--- RECORDS SUPPLIED ---

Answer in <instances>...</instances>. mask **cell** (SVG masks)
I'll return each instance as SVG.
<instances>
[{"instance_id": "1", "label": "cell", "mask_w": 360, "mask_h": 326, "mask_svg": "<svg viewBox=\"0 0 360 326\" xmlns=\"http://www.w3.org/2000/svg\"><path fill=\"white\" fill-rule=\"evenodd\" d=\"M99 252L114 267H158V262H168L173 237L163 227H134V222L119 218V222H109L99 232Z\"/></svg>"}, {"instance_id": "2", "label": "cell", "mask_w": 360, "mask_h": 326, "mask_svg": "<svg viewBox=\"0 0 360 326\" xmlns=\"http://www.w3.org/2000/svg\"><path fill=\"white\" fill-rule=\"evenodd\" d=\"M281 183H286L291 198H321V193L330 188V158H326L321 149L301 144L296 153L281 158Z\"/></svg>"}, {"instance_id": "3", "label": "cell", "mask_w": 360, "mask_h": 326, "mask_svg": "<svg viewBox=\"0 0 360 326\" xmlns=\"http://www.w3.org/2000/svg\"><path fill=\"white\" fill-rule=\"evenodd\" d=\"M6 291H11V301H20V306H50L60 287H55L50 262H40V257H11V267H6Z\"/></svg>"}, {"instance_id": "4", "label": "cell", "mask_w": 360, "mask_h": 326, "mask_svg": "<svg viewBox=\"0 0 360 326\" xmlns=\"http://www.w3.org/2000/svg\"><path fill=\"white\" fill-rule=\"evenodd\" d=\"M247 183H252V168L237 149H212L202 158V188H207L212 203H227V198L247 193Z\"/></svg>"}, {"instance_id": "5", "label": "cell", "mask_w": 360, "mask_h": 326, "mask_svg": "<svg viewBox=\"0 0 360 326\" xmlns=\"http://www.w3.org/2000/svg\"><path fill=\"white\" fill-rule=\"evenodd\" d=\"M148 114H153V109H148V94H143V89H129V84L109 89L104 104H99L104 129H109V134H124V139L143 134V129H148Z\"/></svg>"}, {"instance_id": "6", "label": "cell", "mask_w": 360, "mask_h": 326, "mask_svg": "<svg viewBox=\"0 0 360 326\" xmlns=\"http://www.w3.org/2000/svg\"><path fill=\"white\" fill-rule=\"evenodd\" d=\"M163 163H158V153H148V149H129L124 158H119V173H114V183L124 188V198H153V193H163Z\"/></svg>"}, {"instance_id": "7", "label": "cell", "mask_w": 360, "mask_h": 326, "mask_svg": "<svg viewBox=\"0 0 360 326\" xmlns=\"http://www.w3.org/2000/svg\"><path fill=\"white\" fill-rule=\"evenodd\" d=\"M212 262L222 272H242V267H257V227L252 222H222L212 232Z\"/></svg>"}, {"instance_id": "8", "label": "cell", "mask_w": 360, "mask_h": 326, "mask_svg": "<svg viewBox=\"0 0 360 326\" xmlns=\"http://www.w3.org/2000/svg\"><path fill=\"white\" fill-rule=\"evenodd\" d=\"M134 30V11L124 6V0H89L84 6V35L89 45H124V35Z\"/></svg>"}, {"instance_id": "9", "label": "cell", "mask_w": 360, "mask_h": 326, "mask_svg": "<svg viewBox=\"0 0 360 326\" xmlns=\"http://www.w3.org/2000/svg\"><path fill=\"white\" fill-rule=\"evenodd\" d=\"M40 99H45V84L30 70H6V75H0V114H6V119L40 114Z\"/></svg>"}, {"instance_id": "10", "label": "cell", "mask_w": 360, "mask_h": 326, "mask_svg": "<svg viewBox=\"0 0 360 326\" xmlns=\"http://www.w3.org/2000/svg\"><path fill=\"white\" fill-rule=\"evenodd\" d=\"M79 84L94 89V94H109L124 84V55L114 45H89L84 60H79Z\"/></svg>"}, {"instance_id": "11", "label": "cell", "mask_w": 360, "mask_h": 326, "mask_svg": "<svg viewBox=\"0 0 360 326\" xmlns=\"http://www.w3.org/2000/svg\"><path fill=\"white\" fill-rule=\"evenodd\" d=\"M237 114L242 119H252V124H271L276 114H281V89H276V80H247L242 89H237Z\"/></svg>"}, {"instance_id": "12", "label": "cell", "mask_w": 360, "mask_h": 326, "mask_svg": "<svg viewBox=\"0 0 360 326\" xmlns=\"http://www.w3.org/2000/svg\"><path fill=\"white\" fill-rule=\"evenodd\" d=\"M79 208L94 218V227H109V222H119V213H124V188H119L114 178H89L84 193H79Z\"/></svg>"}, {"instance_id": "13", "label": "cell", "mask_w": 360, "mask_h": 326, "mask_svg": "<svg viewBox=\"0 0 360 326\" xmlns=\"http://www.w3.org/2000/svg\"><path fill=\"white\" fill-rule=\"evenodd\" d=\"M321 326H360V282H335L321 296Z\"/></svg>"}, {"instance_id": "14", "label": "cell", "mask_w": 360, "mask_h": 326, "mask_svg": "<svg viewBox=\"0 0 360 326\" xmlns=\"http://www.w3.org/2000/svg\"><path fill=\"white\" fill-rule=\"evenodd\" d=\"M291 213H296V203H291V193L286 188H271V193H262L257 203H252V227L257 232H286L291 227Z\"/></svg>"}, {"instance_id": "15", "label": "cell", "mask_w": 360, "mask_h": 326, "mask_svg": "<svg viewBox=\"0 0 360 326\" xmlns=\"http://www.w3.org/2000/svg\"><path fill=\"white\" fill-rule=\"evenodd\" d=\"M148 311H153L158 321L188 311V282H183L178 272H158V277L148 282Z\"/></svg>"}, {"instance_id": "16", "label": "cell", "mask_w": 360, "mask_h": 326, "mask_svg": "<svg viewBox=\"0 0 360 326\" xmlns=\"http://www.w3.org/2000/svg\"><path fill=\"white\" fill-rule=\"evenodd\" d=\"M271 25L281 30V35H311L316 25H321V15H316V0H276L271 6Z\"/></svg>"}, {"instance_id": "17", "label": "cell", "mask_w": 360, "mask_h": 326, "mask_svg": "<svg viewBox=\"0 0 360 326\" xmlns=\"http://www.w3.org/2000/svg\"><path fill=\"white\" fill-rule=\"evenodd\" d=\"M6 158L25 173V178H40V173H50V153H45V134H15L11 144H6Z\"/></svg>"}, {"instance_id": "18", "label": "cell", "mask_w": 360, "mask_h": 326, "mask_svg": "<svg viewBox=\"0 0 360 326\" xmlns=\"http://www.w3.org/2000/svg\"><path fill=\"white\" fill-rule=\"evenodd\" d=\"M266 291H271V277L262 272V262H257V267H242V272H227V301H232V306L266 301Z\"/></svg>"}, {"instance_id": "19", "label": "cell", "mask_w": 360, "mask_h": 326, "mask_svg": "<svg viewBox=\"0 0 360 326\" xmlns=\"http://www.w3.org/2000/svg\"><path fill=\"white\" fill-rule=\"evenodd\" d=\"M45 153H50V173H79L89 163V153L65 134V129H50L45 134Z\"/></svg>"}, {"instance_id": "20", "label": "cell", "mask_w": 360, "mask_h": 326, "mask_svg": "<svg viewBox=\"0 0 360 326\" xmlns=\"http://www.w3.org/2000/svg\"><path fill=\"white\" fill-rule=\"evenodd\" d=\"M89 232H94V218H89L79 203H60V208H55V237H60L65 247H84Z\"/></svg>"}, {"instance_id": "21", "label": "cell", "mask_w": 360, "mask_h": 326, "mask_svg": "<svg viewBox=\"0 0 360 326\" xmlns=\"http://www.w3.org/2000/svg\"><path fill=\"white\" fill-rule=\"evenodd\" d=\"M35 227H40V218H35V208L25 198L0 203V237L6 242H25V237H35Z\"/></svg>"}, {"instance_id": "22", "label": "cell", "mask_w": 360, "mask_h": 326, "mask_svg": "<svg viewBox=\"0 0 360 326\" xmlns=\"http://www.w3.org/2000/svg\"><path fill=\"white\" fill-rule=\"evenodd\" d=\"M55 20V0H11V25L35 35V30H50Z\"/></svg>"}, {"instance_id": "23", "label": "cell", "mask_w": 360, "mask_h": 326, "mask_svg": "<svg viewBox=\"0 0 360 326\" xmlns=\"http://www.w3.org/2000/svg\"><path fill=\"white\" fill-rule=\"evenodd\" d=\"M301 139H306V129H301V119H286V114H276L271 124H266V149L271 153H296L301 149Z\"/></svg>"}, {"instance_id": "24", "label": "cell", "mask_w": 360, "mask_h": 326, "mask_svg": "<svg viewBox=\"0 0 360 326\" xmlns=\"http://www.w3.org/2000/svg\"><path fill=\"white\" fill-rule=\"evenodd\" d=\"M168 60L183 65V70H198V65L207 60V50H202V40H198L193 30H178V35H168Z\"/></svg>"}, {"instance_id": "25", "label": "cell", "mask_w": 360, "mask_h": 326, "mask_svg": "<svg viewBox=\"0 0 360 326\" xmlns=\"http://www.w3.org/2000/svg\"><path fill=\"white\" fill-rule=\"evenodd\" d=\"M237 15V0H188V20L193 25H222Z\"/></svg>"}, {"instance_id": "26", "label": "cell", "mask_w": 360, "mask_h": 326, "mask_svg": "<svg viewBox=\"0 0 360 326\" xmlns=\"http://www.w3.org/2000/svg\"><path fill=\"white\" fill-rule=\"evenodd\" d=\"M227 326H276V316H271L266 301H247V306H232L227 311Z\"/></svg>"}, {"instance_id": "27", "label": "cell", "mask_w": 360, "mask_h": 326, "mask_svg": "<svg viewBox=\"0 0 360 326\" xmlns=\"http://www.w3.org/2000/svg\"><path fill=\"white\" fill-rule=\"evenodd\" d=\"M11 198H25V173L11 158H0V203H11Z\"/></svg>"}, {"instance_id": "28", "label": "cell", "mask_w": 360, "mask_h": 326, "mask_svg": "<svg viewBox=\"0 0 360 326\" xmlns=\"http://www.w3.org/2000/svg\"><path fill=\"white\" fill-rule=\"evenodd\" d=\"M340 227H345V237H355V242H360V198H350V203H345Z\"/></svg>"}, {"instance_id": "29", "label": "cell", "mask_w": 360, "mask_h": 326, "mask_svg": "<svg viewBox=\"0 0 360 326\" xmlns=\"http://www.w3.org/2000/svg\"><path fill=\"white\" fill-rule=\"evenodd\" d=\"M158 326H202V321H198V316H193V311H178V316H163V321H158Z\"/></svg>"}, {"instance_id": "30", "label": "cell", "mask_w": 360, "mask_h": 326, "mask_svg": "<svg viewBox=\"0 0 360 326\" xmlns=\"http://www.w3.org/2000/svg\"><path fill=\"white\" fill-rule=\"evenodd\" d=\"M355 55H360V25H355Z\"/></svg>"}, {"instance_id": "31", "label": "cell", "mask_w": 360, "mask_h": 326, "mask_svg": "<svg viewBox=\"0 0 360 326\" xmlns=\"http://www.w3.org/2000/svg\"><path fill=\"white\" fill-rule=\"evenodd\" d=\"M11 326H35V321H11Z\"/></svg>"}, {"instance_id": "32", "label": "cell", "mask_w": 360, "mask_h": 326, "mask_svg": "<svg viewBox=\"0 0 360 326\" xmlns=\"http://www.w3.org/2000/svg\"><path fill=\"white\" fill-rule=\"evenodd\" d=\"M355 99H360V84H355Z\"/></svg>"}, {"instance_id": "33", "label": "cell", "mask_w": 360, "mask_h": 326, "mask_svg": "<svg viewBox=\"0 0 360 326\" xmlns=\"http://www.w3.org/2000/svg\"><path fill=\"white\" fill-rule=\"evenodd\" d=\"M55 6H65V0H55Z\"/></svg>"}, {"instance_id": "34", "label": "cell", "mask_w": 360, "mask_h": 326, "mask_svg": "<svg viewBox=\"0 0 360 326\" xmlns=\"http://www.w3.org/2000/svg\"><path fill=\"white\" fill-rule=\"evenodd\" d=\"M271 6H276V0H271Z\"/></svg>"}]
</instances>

---

_THE REQUEST_
Pick out each line of the data that includes the word "instances" and copy those lines.

_SOLUTION FOR THIS PROBLEM_
Answer in <instances>...</instances>. mask **cell** (SVG masks)
<instances>
</instances>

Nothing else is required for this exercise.